> **Problem to work on**:
State how many lines in the rows below contain the word "grazing". Reply with the number alone.

> **Rows**:
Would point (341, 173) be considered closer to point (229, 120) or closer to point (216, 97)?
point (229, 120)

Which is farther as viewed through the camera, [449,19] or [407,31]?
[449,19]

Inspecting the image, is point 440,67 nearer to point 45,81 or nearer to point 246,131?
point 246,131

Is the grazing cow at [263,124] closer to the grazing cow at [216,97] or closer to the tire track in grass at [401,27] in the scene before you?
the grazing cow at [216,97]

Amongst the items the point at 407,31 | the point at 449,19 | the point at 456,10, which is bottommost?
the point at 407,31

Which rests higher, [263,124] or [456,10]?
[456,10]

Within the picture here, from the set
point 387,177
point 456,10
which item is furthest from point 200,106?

==

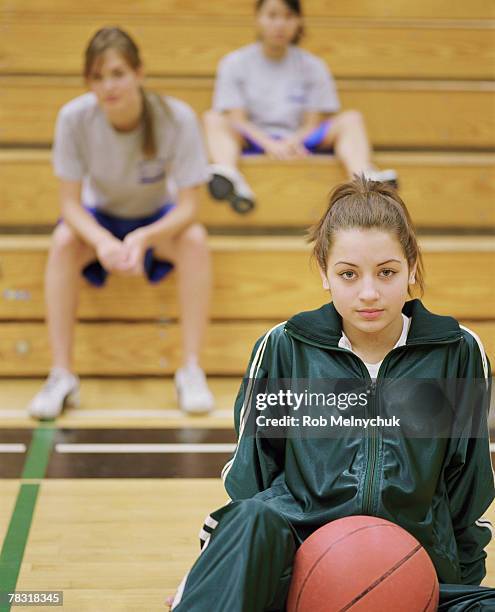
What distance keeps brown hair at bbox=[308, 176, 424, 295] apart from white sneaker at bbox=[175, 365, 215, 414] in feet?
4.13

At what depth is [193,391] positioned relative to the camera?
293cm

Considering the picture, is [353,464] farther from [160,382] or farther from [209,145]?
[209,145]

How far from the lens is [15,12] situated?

> **Solved problem**:
2